Last month the Big 12 Conference announced its new policy for concussion diagnosis and management for its member institution’s student-athletes. The policy was developed by team athletic trainers, physicians and medical support staff, and approved by the board of directors.

From now on, all Big 12 member institutions will be required to follow the same concussion diagnosis and management protocol as the NCAA.

Any reader can go online and read the entire report. It’s pretty extensive and includes specific protocol for the roles of athletics healthcare staff, physicians, trainers, physical therapists and more. It also goes into length about guidelines for reporting injuries and illnesses and education for student athletes and coaches.

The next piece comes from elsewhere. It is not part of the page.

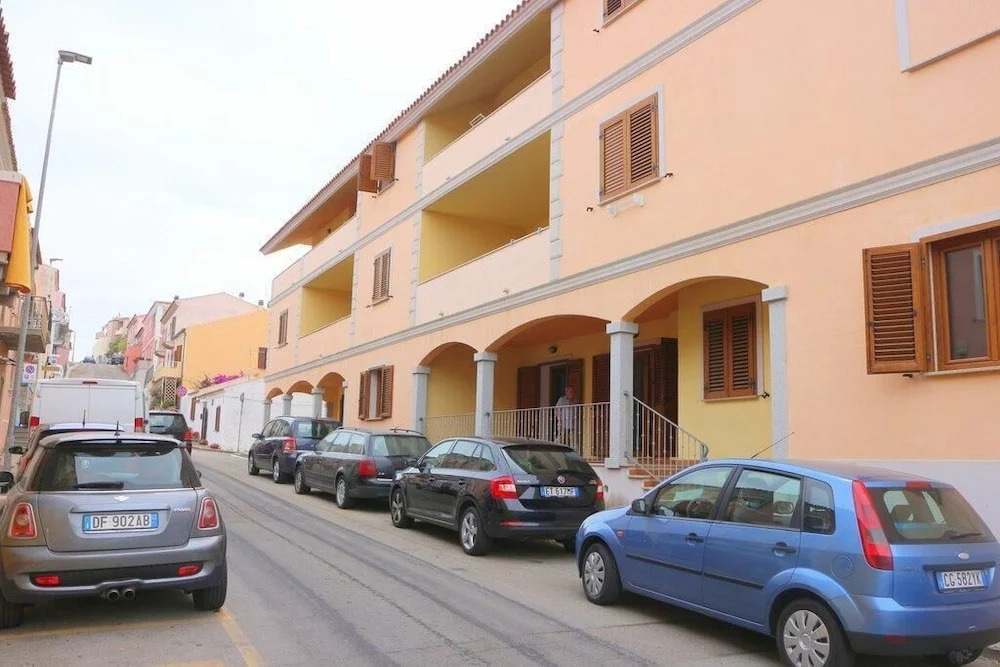 Appartamenti Centrali Santa Teresa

As an emergency physician certified in concussion management, I’m glad to see attention being given to this issue in the Big 12. I’ve long been a proponent of greater concussion awareness for parents of ALL young athletes – from the littlest ones beginning to play T ball, to female cheerleaders, to young men and women playing college sports. Concussion is a serious brain injury. It is unfortunately common and too often dismissed.

After reading over the Big 12 protocol, the major take-aways I see involve 8 points in order to be truly effective.

  1. The concussion management plan must be physician-directed.
  2. There must be continuing education to athletic staff/players about concussions.
  3. Players have a responsibility to report concussion symptoms. Currently only about one in seven report symptoms.
  4. Baseline metrics (testing) should be obtained to allow for post-injury comparison.
  5. No coach should serve as the primary supervisor of any medical provider – ever.
  6. The institution will empower the medical staff to have the autonomy and unchallengeable authority to determine management and return to play decisions. (This is verbatim from the Big 12 report)
  7. A student-athlete exhibiting any signs, symptoms or behaviors consistent with concussion should be removed from practice/competition and be evaluated by a medical provider experienced in the evaluation and management of concussion.
  8. Part of concussion management programs should include evaluating high-risk plays and procedures and adjusting as necessary.